Mean of Dirichelt distribution.

Returns

Mean value of distribution.

property variance

Variance of Dirichlet distribution.

Returns

Variance value of distribution.

sample ( shape=() )

sample

Sample from dirichlet distribution.

Parameters

shape (Sequence[int], optional) – Sample shape.

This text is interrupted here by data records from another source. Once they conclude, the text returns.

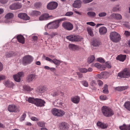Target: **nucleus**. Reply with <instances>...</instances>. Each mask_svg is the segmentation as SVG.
<instances>
[{
	"label": "nucleus",
	"instance_id": "1",
	"mask_svg": "<svg viewBox=\"0 0 130 130\" xmlns=\"http://www.w3.org/2000/svg\"><path fill=\"white\" fill-rule=\"evenodd\" d=\"M63 20L62 19H61L51 22L45 26V29L47 30L48 29H56L59 27V23Z\"/></svg>",
	"mask_w": 130,
	"mask_h": 130
},
{
	"label": "nucleus",
	"instance_id": "2",
	"mask_svg": "<svg viewBox=\"0 0 130 130\" xmlns=\"http://www.w3.org/2000/svg\"><path fill=\"white\" fill-rule=\"evenodd\" d=\"M102 111L104 115L106 117H111L114 114L113 111L110 108L106 106L102 107Z\"/></svg>",
	"mask_w": 130,
	"mask_h": 130
},
{
	"label": "nucleus",
	"instance_id": "3",
	"mask_svg": "<svg viewBox=\"0 0 130 130\" xmlns=\"http://www.w3.org/2000/svg\"><path fill=\"white\" fill-rule=\"evenodd\" d=\"M130 76V69L125 68L123 70L118 74V77L119 78H127Z\"/></svg>",
	"mask_w": 130,
	"mask_h": 130
},
{
	"label": "nucleus",
	"instance_id": "4",
	"mask_svg": "<svg viewBox=\"0 0 130 130\" xmlns=\"http://www.w3.org/2000/svg\"><path fill=\"white\" fill-rule=\"evenodd\" d=\"M110 38L113 42H117L121 39L120 35L116 32L113 31L110 33Z\"/></svg>",
	"mask_w": 130,
	"mask_h": 130
},
{
	"label": "nucleus",
	"instance_id": "5",
	"mask_svg": "<svg viewBox=\"0 0 130 130\" xmlns=\"http://www.w3.org/2000/svg\"><path fill=\"white\" fill-rule=\"evenodd\" d=\"M51 112L53 115L57 117H62L65 114V112L63 110L56 108L53 109Z\"/></svg>",
	"mask_w": 130,
	"mask_h": 130
},
{
	"label": "nucleus",
	"instance_id": "6",
	"mask_svg": "<svg viewBox=\"0 0 130 130\" xmlns=\"http://www.w3.org/2000/svg\"><path fill=\"white\" fill-rule=\"evenodd\" d=\"M66 38L71 41L77 42L81 41L82 38L79 36L76 35H74L67 36Z\"/></svg>",
	"mask_w": 130,
	"mask_h": 130
},
{
	"label": "nucleus",
	"instance_id": "7",
	"mask_svg": "<svg viewBox=\"0 0 130 130\" xmlns=\"http://www.w3.org/2000/svg\"><path fill=\"white\" fill-rule=\"evenodd\" d=\"M33 57L30 55H25L23 57V63L25 65L30 63L33 61Z\"/></svg>",
	"mask_w": 130,
	"mask_h": 130
},
{
	"label": "nucleus",
	"instance_id": "8",
	"mask_svg": "<svg viewBox=\"0 0 130 130\" xmlns=\"http://www.w3.org/2000/svg\"><path fill=\"white\" fill-rule=\"evenodd\" d=\"M8 109L10 112H19L20 109L19 107L16 106L14 105H11L8 106Z\"/></svg>",
	"mask_w": 130,
	"mask_h": 130
},
{
	"label": "nucleus",
	"instance_id": "9",
	"mask_svg": "<svg viewBox=\"0 0 130 130\" xmlns=\"http://www.w3.org/2000/svg\"><path fill=\"white\" fill-rule=\"evenodd\" d=\"M24 76V73L23 72H18L16 74L13 75L14 80L17 82H20L21 81V77Z\"/></svg>",
	"mask_w": 130,
	"mask_h": 130
},
{
	"label": "nucleus",
	"instance_id": "10",
	"mask_svg": "<svg viewBox=\"0 0 130 130\" xmlns=\"http://www.w3.org/2000/svg\"><path fill=\"white\" fill-rule=\"evenodd\" d=\"M58 5V4L56 2H52L48 4L47 6V8L49 10L54 9L57 7Z\"/></svg>",
	"mask_w": 130,
	"mask_h": 130
},
{
	"label": "nucleus",
	"instance_id": "11",
	"mask_svg": "<svg viewBox=\"0 0 130 130\" xmlns=\"http://www.w3.org/2000/svg\"><path fill=\"white\" fill-rule=\"evenodd\" d=\"M62 26L65 29L71 30L73 28L72 24L69 22H64L62 24Z\"/></svg>",
	"mask_w": 130,
	"mask_h": 130
},
{
	"label": "nucleus",
	"instance_id": "12",
	"mask_svg": "<svg viewBox=\"0 0 130 130\" xmlns=\"http://www.w3.org/2000/svg\"><path fill=\"white\" fill-rule=\"evenodd\" d=\"M37 76L34 74L29 75L26 78V80L28 82H31L35 80L37 78Z\"/></svg>",
	"mask_w": 130,
	"mask_h": 130
},
{
	"label": "nucleus",
	"instance_id": "13",
	"mask_svg": "<svg viewBox=\"0 0 130 130\" xmlns=\"http://www.w3.org/2000/svg\"><path fill=\"white\" fill-rule=\"evenodd\" d=\"M3 84L6 87L12 89H13L15 86L13 83L8 80H5Z\"/></svg>",
	"mask_w": 130,
	"mask_h": 130
},
{
	"label": "nucleus",
	"instance_id": "14",
	"mask_svg": "<svg viewBox=\"0 0 130 130\" xmlns=\"http://www.w3.org/2000/svg\"><path fill=\"white\" fill-rule=\"evenodd\" d=\"M45 101L40 99L37 98L36 99L35 104L38 107H42L44 106Z\"/></svg>",
	"mask_w": 130,
	"mask_h": 130
},
{
	"label": "nucleus",
	"instance_id": "15",
	"mask_svg": "<svg viewBox=\"0 0 130 130\" xmlns=\"http://www.w3.org/2000/svg\"><path fill=\"white\" fill-rule=\"evenodd\" d=\"M47 90V88L45 86H41L38 88L36 90L37 92L41 94L44 93Z\"/></svg>",
	"mask_w": 130,
	"mask_h": 130
},
{
	"label": "nucleus",
	"instance_id": "16",
	"mask_svg": "<svg viewBox=\"0 0 130 130\" xmlns=\"http://www.w3.org/2000/svg\"><path fill=\"white\" fill-rule=\"evenodd\" d=\"M22 6L21 4L17 3L12 4L10 6V8L11 10L21 8Z\"/></svg>",
	"mask_w": 130,
	"mask_h": 130
},
{
	"label": "nucleus",
	"instance_id": "17",
	"mask_svg": "<svg viewBox=\"0 0 130 130\" xmlns=\"http://www.w3.org/2000/svg\"><path fill=\"white\" fill-rule=\"evenodd\" d=\"M18 16L19 18L26 20H29L30 18L27 14L25 13H19L18 14Z\"/></svg>",
	"mask_w": 130,
	"mask_h": 130
},
{
	"label": "nucleus",
	"instance_id": "18",
	"mask_svg": "<svg viewBox=\"0 0 130 130\" xmlns=\"http://www.w3.org/2000/svg\"><path fill=\"white\" fill-rule=\"evenodd\" d=\"M73 6L75 8H80L81 6V1L80 0L75 1L73 4Z\"/></svg>",
	"mask_w": 130,
	"mask_h": 130
},
{
	"label": "nucleus",
	"instance_id": "19",
	"mask_svg": "<svg viewBox=\"0 0 130 130\" xmlns=\"http://www.w3.org/2000/svg\"><path fill=\"white\" fill-rule=\"evenodd\" d=\"M80 100V98L79 96H75L72 97L71 98V101L73 103L76 104H78Z\"/></svg>",
	"mask_w": 130,
	"mask_h": 130
},
{
	"label": "nucleus",
	"instance_id": "20",
	"mask_svg": "<svg viewBox=\"0 0 130 130\" xmlns=\"http://www.w3.org/2000/svg\"><path fill=\"white\" fill-rule=\"evenodd\" d=\"M107 31L106 28L104 26L101 27L99 29V32L101 35L105 34L107 32Z\"/></svg>",
	"mask_w": 130,
	"mask_h": 130
},
{
	"label": "nucleus",
	"instance_id": "21",
	"mask_svg": "<svg viewBox=\"0 0 130 130\" xmlns=\"http://www.w3.org/2000/svg\"><path fill=\"white\" fill-rule=\"evenodd\" d=\"M49 18L48 14H44L40 16L39 18L40 21H42L47 20Z\"/></svg>",
	"mask_w": 130,
	"mask_h": 130
},
{
	"label": "nucleus",
	"instance_id": "22",
	"mask_svg": "<svg viewBox=\"0 0 130 130\" xmlns=\"http://www.w3.org/2000/svg\"><path fill=\"white\" fill-rule=\"evenodd\" d=\"M97 125L98 127L102 129L106 128L108 126L107 124L99 122L97 123Z\"/></svg>",
	"mask_w": 130,
	"mask_h": 130
},
{
	"label": "nucleus",
	"instance_id": "23",
	"mask_svg": "<svg viewBox=\"0 0 130 130\" xmlns=\"http://www.w3.org/2000/svg\"><path fill=\"white\" fill-rule=\"evenodd\" d=\"M97 125L98 127L102 129L106 128L108 126L107 124L99 122L97 123Z\"/></svg>",
	"mask_w": 130,
	"mask_h": 130
},
{
	"label": "nucleus",
	"instance_id": "24",
	"mask_svg": "<svg viewBox=\"0 0 130 130\" xmlns=\"http://www.w3.org/2000/svg\"><path fill=\"white\" fill-rule=\"evenodd\" d=\"M93 28L90 27H88L87 28V31L88 34L90 36L93 37L94 35L93 30Z\"/></svg>",
	"mask_w": 130,
	"mask_h": 130
},
{
	"label": "nucleus",
	"instance_id": "25",
	"mask_svg": "<svg viewBox=\"0 0 130 130\" xmlns=\"http://www.w3.org/2000/svg\"><path fill=\"white\" fill-rule=\"evenodd\" d=\"M126 56L125 55H118L116 57V59L117 60H119L120 61L123 62L126 59Z\"/></svg>",
	"mask_w": 130,
	"mask_h": 130
},
{
	"label": "nucleus",
	"instance_id": "26",
	"mask_svg": "<svg viewBox=\"0 0 130 130\" xmlns=\"http://www.w3.org/2000/svg\"><path fill=\"white\" fill-rule=\"evenodd\" d=\"M68 47L71 50L75 51L78 48V46L75 45L71 44H69Z\"/></svg>",
	"mask_w": 130,
	"mask_h": 130
},
{
	"label": "nucleus",
	"instance_id": "27",
	"mask_svg": "<svg viewBox=\"0 0 130 130\" xmlns=\"http://www.w3.org/2000/svg\"><path fill=\"white\" fill-rule=\"evenodd\" d=\"M121 7L120 6V5L117 4L113 7L112 10L113 12H115L118 11H121Z\"/></svg>",
	"mask_w": 130,
	"mask_h": 130
},
{
	"label": "nucleus",
	"instance_id": "28",
	"mask_svg": "<svg viewBox=\"0 0 130 130\" xmlns=\"http://www.w3.org/2000/svg\"><path fill=\"white\" fill-rule=\"evenodd\" d=\"M17 38L18 41L22 44L24 43V37L21 35H18L17 37Z\"/></svg>",
	"mask_w": 130,
	"mask_h": 130
},
{
	"label": "nucleus",
	"instance_id": "29",
	"mask_svg": "<svg viewBox=\"0 0 130 130\" xmlns=\"http://www.w3.org/2000/svg\"><path fill=\"white\" fill-rule=\"evenodd\" d=\"M14 55V52L12 51L7 52L6 53L5 56L7 58L11 57Z\"/></svg>",
	"mask_w": 130,
	"mask_h": 130
},
{
	"label": "nucleus",
	"instance_id": "30",
	"mask_svg": "<svg viewBox=\"0 0 130 130\" xmlns=\"http://www.w3.org/2000/svg\"><path fill=\"white\" fill-rule=\"evenodd\" d=\"M87 14L88 17L91 18H94L96 15V13L92 11L88 12L87 13Z\"/></svg>",
	"mask_w": 130,
	"mask_h": 130
},
{
	"label": "nucleus",
	"instance_id": "31",
	"mask_svg": "<svg viewBox=\"0 0 130 130\" xmlns=\"http://www.w3.org/2000/svg\"><path fill=\"white\" fill-rule=\"evenodd\" d=\"M60 126L63 129H67L69 127L68 125L64 122L61 123L60 124Z\"/></svg>",
	"mask_w": 130,
	"mask_h": 130
},
{
	"label": "nucleus",
	"instance_id": "32",
	"mask_svg": "<svg viewBox=\"0 0 130 130\" xmlns=\"http://www.w3.org/2000/svg\"><path fill=\"white\" fill-rule=\"evenodd\" d=\"M128 88L127 86L118 87L116 88V89L118 91H121L125 90Z\"/></svg>",
	"mask_w": 130,
	"mask_h": 130
},
{
	"label": "nucleus",
	"instance_id": "33",
	"mask_svg": "<svg viewBox=\"0 0 130 130\" xmlns=\"http://www.w3.org/2000/svg\"><path fill=\"white\" fill-rule=\"evenodd\" d=\"M14 16L13 14L11 13H7L5 16V18L6 19H9L12 18Z\"/></svg>",
	"mask_w": 130,
	"mask_h": 130
},
{
	"label": "nucleus",
	"instance_id": "34",
	"mask_svg": "<svg viewBox=\"0 0 130 130\" xmlns=\"http://www.w3.org/2000/svg\"><path fill=\"white\" fill-rule=\"evenodd\" d=\"M101 42L97 40H95L93 41L92 43V45L95 46H97L101 45Z\"/></svg>",
	"mask_w": 130,
	"mask_h": 130
},
{
	"label": "nucleus",
	"instance_id": "35",
	"mask_svg": "<svg viewBox=\"0 0 130 130\" xmlns=\"http://www.w3.org/2000/svg\"><path fill=\"white\" fill-rule=\"evenodd\" d=\"M41 14V12L39 11L34 10L32 11L31 14L34 16H37L40 15Z\"/></svg>",
	"mask_w": 130,
	"mask_h": 130
},
{
	"label": "nucleus",
	"instance_id": "36",
	"mask_svg": "<svg viewBox=\"0 0 130 130\" xmlns=\"http://www.w3.org/2000/svg\"><path fill=\"white\" fill-rule=\"evenodd\" d=\"M36 99L33 98L29 97L28 99V101L30 103L35 104Z\"/></svg>",
	"mask_w": 130,
	"mask_h": 130
},
{
	"label": "nucleus",
	"instance_id": "37",
	"mask_svg": "<svg viewBox=\"0 0 130 130\" xmlns=\"http://www.w3.org/2000/svg\"><path fill=\"white\" fill-rule=\"evenodd\" d=\"M124 106L127 109L130 111V102H126Z\"/></svg>",
	"mask_w": 130,
	"mask_h": 130
},
{
	"label": "nucleus",
	"instance_id": "38",
	"mask_svg": "<svg viewBox=\"0 0 130 130\" xmlns=\"http://www.w3.org/2000/svg\"><path fill=\"white\" fill-rule=\"evenodd\" d=\"M95 59V57L93 55H91L88 58V62L89 63H91Z\"/></svg>",
	"mask_w": 130,
	"mask_h": 130
},
{
	"label": "nucleus",
	"instance_id": "39",
	"mask_svg": "<svg viewBox=\"0 0 130 130\" xmlns=\"http://www.w3.org/2000/svg\"><path fill=\"white\" fill-rule=\"evenodd\" d=\"M61 61L57 60L56 59H53V63H54L56 65L59 66L60 63Z\"/></svg>",
	"mask_w": 130,
	"mask_h": 130
},
{
	"label": "nucleus",
	"instance_id": "40",
	"mask_svg": "<svg viewBox=\"0 0 130 130\" xmlns=\"http://www.w3.org/2000/svg\"><path fill=\"white\" fill-rule=\"evenodd\" d=\"M103 92L105 94H107L108 93V86L105 85L103 87Z\"/></svg>",
	"mask_w": 130,
	"mask_h": 130
},
{
	"label": "nucleus",
	"instance_id": "41",
	"mask_svg": "<svg viewBox=\"0 0 130 130\" xmlns=\"http://www.w3.org/2000/svg\"><path fill=\"white\" fill-rule=\"evenodd\" d=\"M11 20L9 19H6V20L4 21L3 19H2L0 21V23L5 22L6 23H8L11 22Z\"/></svg>",
	"mask_w": 130,
	"mask_h": 130
},
{
	"label": "nucleus",
	"instance_id": "42",
	"mask_svg": "<svg viewBox=\"0 0 130 130\" xmlns=\"http://www.w3.org/2000/svg\"><path fill=\"white\" fill-rule=\"evenodd\" d=\"M42 5V4L40 2H38L35 3L34 4L35 7L37 8H39Z\"/></svg>",
	"mask_w": 130,
	"mask_h": 130
},
{
	"label": "nucleus",
	"instance_id": "43",
	"mask_svg": "<svg viewBox=\"0 0 130 130\" xmlns=\"http://www.w3.org/2000/svg\"><path fill=\"white\" fill-rule=\"evenodd\" d=\"M23 87L24 90L27 91H30L33 89L32 88H30L29 86L27 85H25Z\"/></svg>",
	"mask_w": 130,
	"mask_h": 130
},
{
	"label": "nucleus",
	"instance_id": "44",
	"mask_svg": "<svg viewBox=\"0 0 130 130\" xmlns=\"http://www.w3.org/2000/svg\"><path fill=\"white\" fill-rule=\"evenodd\" d=\"M116 20H121L122 19V16L120 14L116 13Z\"/></svg>",
	"mask_w": 130,
	"mask_h": 130
},
{
	"label": "nucleus",
	"instance_id": "45",
	"mask_svg": "<svg viewBox=\"0 0 130 130\" xmlns=\"http://www.w3.org/2000/svg\"><path fill=\"white\" fill-rule=\"evenodd\" d=\"M107 14V13L106 12H100L98 14V16L100 17H105Z\"/></svg>",
	"mask_w": 130,
	"mask_h": 130
},
{
	"label": "nucleus",
	"instance_id": "46",
	"mask_svg": "<svg viewBox=\"0 0 130 130\" xmlns=\"http://www.w3.org/2000/svg\"><path fill=\"white\" fill-rule=\"evenodd\" d=\"M119 128L121 130H127V125L124 124L123 125L120 126Z\"/></svg>",
	"mask_w": 130,
	"mask_h": 130
},
{
	"label": "nucleus",
	"instance_id": "47",
	"mask_svg": "<svg viewBox=\"0 0 130 130\" xmlns=\"http://www.w3.org/2000/svg\"><path fill=\"white\" fill-rule=\"evenodd\" d=\"M79 70L82 73H86L88 72L87 69L85 68H82L79 69Z\"/></svg>",
	"mask_w": 130,
	"mask_h": 130
},
{
	"label": "nucleus",
	"instance_id": "48",
	"mask_svg": "<svg viewBox=\"0 0 130 130\" xmlns=\"http://www.w3.org/2000/svg\"><path fill=\"white\" fill-rule=\"evenodd\" d=\"M38 126L41 127H44L45 126V123L43 122H39L37 123Z\"/></svg>",
	"mask_w": 130,
	"mask_h": 130
},
{
	"label": "nucleus",
	"instance_id": "49",
	"mask_svg": "<svg viewBox=\"0 0 130 130\" xmlns=\"http://www.w3.org/2000/svg\"><path fill=\"white\" fill-rule=\"evenodd\" d=\"M124 35L126 37H130V32L128 31L125 30L124 31Z\"/></svg>",
	"mask_w": 130,
	"mask_h": 130
},
{
	"label": "nucleus",
	"instance_id": "50",
	"mask_svg": "<svg viewBox=\"0 0 130 130\" xmlns=\"http://www.w3.org/2000/svg\"><path fill=\"white\" fill-rule=\"evenodd\" d=\"M83 85L85 87H87L88 86V84L87 81L85 80L82 81L81 82Z\"/></svg>",
	"mask_w": 130,
	"mask_h": 130
},
{
	"label": "nucleus",
	"instance_id": "51",
	"mask_svg": "<svg viewBox=\"0 0 130 130\" xmlns=\"http://www.w3.org/2000/svg\"><path fill=\"white\" fill-rule=\"evenodd\" d=\"M103 78H106L108 77V74L107 72H102Z\"/></svg>",
	"mask_w": 130,
	"mask_h": 130
},
{
	"label": "nucleus",
	"instance_id": "52",
	"mask_svg": "<svg viewBox=\"0 0 130 130\" xmlns=\"http://www.w3.org/2000/svg\"><path fill=\"white\" fill-rule=\"evenodd\" d=\"M100 99L102 100H105L107 99L106 96L105 95H102L100 97Z\"/></svg>",
	"mask_w": 130,
	"mask_h": 130
},
{
	"label": "nucleus",
	"instance_id": "53",
	"mask_svg": "<svg viewBox=\"0 0 130 130\" xmlns=\"http://www.w3.org/2000/svg\"><path fill=\"white\" fill-rule=\"evenodd\" d=\"M26 115L25 113H24L22 115V116L21 118L20 119V120L21 121H22L24 120L25 118L26 117Z\"/></svg>",
	"mask_w": 130,
	"mask_h": 130
},
{
	"label": "nucleus",
	"instance_id": "54",
	"mask_svg": "<svg viewBox=\"0 0 130 130\" xmlns=\"http://www.w3.org/2000/svg\"><path fill=\"white\" fill-rule=\"evenodd\" d=\"M86 24L92 26H94L96 25V24L92 22H87Z\"/></svg>",
	"mask_w": 130,
	"mask_h": 130
},
{
	"label": "nucleus",
	"instance_id": "55",
	"mask_svg": "<svg viewBox=\"0 0 130 130\" xmlns=\"http://www.w3.org/2000/svg\"><path fill=\"white\" fill-rule=\"evenodd\" d=\"M116 13H113L111 14L110 16V18L111 19H116Z\"/></svg>",
	"mask_w": 130,
	"mask_h": 130
},
{
	"label": "nucleus",
	"instance_id": "56",
	"mask_svg": "<svg viewBox=\"0 0 130 130\" xmlns=\"http://www.w3.org/2000/svg\"><path fill=\"white\" fill-rule=\"evenodd\" d=\"M93 0H83V2L84 4H86L91 2Z\"/></svg>",
	"mask_w": 130,
	"mask_h": 130
},
{
	"label": "nucleus",
	"instance_id": "57",
	"mask_svg": "<svg viewBox=\"0 0 130 130\" xmlns=\"http://www.w3.org/2000/svg\"><path fill=\"white\" fill-rule=\"evenodd\" d=\"M97 60L99 62L102 63H103L105 62L104 60L102 58H98L97 59Z\"/></svg>",
	"mask_w": 130,
	"mask_h": 130
},
{
	"label": "nucleus",
	"instance_id": "58",
	"mask_svg": "<svg viewBox=\"0 0 130 130\" xmlns=\"http://www.w3.org/2000/svg\"><path fill=\"white\" fill-rule=\"evenodd\" d=\"M94 66L98 69H100V68L101 67V64L99 63H96L94 64Z\"/></svg>",
	"mask_w": 130,
	"mask_h": 130
},
{
	"label": "nucleus",
	"instance_id": "59",
	"mask_svg": "<svg viewBox=\"0 0 130 130\" xmlns=\"http://www.w3.org/2000/svg\"><path fill=\"white\" fill-rule=\"evenodd\" d=\"M106 68L105 65H101V67L100 68V70H105V69Z\"/></svg>",
	"mask_w": 130,
	"mask_h": 130
},
{
	"label": "nucleus",
	"instance_id": "60",
	"mask_svg": "<svg viewBox=\"0 0 130 130\" xmlns=\"http://www.w3.org/2000/svg\"><path fill=\"white\" fill-rule=\"evenodd\" d=\"M97 83L98 85L100 86H102L103 84V82L100 80H98Z\"/></svg>",
	"mask_w": 130,
	"mask_h": 130
},
{
	"label": "nucleus",
	"instance_id": "61",
	"mask_svg": "<svg viewBox=\"0 0 130 130\" xmlns=\"http://www.w3.org/2000/svg\"><path fill=\"white\" fill-rule=\"evenodd\" d=\"M102 76V72L100 74L97 75H96V77L98 78L101 79L102 78H103V77Z\"/></svg>",
	"mask_w": 130,
	"mask_h": 130
},
{
	"label": "nucleus",
	"instance_id": "62",
	"mask_svg": "<svg viewBox=\"0 0 130 130\" xmlns=\"http://www.w3.org/2000/svg\"><path fill=\"white\" fill-rule=\"evenodd\" d=\"M73 13L71 12H68L65 14V15L67 16H70L72 15H73Z\"/></svg>",
	"mask_w": 130,
	"mask_h": 130
},
{
	"label": "nucleus",
	"instance_id": "63",
	"mask_svg": "<svg viewBox=\"0 0 130 130\" xmlns=\"http://www.w3.org/2000/svg\"><path fill=\"white\" fill-rule=\"evenodd\" d=\"M90 84L92 86H93L96 85V83L95 80H92Z\"/></svg>",
	"mask_w": 130,
	"mask_h": 130
},
{
	"label": "nucleus",
	"instance_id": "64",
	"mask_svg": "<svg viewBox=\"0 0 130 130\" xmlns=\"http://www.w3.org/2000/svg\"><path fill=\"white\" fill-rule=\"evenodd\" d=\"M51 95L53 96H55L58 95V93L57 92L54 91L52 93Z\"/></svg>",
	"mask_w": 130,
	"mask_h": 130
}]
</instances>
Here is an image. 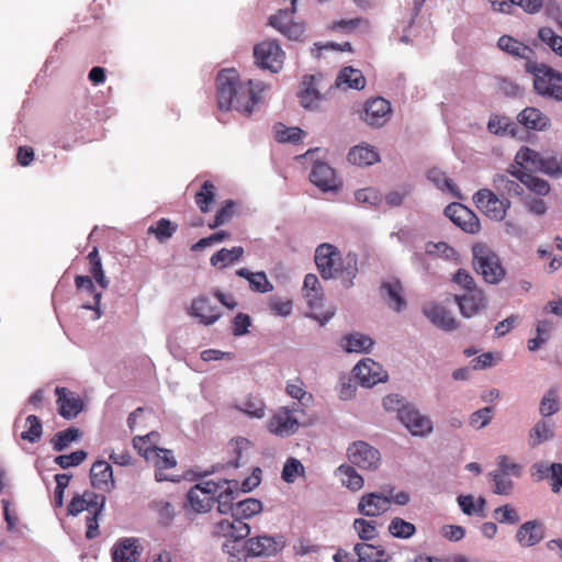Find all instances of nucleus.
<instances>
[{
    "instance_id": "nucleus-1",
    "label": "nucleus",
    "mask_w": 562,
    "mask_h": 562,
    "mask_svg": "<svg viewBox=\"0 0 562 562\" xmlns=\"http://www.w3.org/2000/svg\"><path fill=\"white\" fill-rule=\"evenodd\" d=\"M217 105L221 110L236 111L249 116L254 106L260 102L265 85L257 80L240 82L239 74L234 68L223 69L216 78Z\"/></svg>"
},
{
    "instance_id": "nucleus-2",
    "label": "nucleus",
    "mask_w": 562,
    "mask_h": 562,
    "mask_svg": "<svg viewBox=\"0 0 562 562\" xmlns=\"http://www.w3.org/2000/svg\"><path fill=\"white\" fill-rule=\"evenodd\" d=\"M315 265L323 279L341 277L352 280L358 271L357 258L348 255L345 259L337 247L331 244H322L315 250Z\"/></svg>"
},
{
    "instance_id": "nucleus-3",
    "label": "nucleus",
    "mask_w": 562,
    "mask_h": 562,
    "mask_svg": "<svg viewBox=\"0 0 562 562\" xmlns=\"http://www.w3.org/2000/svg\"><path fill=\"white\" fill-rule=\"evenodd\" d=\"M262 509V504L256 498H246L238 501L229 518L220 520L214 526V535L218 537L246 538L250 532V527L244 521Z\"/></svg>"
},
{
    "instance_id": "nucleus-4",
    "label": "nucleus",
    "mask_w": 562,
    "mask_h": 562,
    "mask_svg": "<svg viewBox=\"0 0 562 562\" xmlns=\"http://www.w3.org/2000/svg\"><path fill=\"white\" fill-rule=\"evenodd\" d=\"M526 72L533 77L535 91L544 98L562 101V74L544 64L525 63Z\"/></svg>"
},
{
    "instance_id": "nucleus-5",
    "label": "nucleus",
    "mask_w": 562,
    "mask_h": 562,
    "mask_svg": "<svg viewBox=\"0 0 562 562\" xmlns=\"http://www.w3.org/2000/svg\"><path fill=\"white\" fill-rule=\"evenodd\" d=\"M515 161L526 170L541 171L553 177L562 175V158L544 157L529 147H521L515 156Z\"/></svg>"
},
{
    "instance_id": "nucleus-6",
    "label": "nucleus",
    "mask_w": 562,
    "mask_h": 562,
    "mask_svg": "<svg viewBox=\"0 0 562 562\" xmlns=\"http://www.w3.org/2000/svg\"><path fill=\"white\" fill-rule=\"evenodd\" d=\"M473 266L475 271L491 284L501 282L505 276V269L498 256L484 246H475L473 248Z\"/></svg>"
},
{
    "instance_id": "nucleus-7",
    "label": "nucleus",
    "mask_w": 562,
    "mask_h": 562,
    "mask_svg": "<svg viewBox=\"0 0 562 562\" xmlns=\"http://www.w3.org/2000/svg\"><path fill=\"white\" fill-rule=\"evenodd\" d=\"M300 415H304V411L299 404L282 406L269 419L268 430L279 437H289L297 431Z\"/></svg>"
},
{
    "instance_id": "nucleus-8",
    "label": "nucleus",
    "mask_w": 562,
    "mask_h": 562,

Defaults to empty tuple.

prob ( value )

prob

Probability density function(PDF) evaluated at value.

Parameters

value (Tensor) – Value to be evaluated.

Returns

PDF evaluated at value.

log_prob ( value )

log_prob

Log of probability densitiy function.

Parameters

value (Tensor) – Value to be evaluated.

entropy ( )

entropy

Entropy of Dirichlet distribution.

Returns

Entropy of distribution.

property batch_shape

Returns batch shape of distribution

Returns

batch shape

Return type

Sequence[int]

property event_shape

Returns event shape of distribution

Returns

event shape

Return type

Sequence[int]

kl_divergence ( other ) [source]

kl_divergence

The KL-divergence between self distributions and other.

probs ( value )

probs

Probability density/mass function.

Note

This method will be deprecated in the future, please use prob instead.

rsample ( shape=() )

rsample

reparameterized sample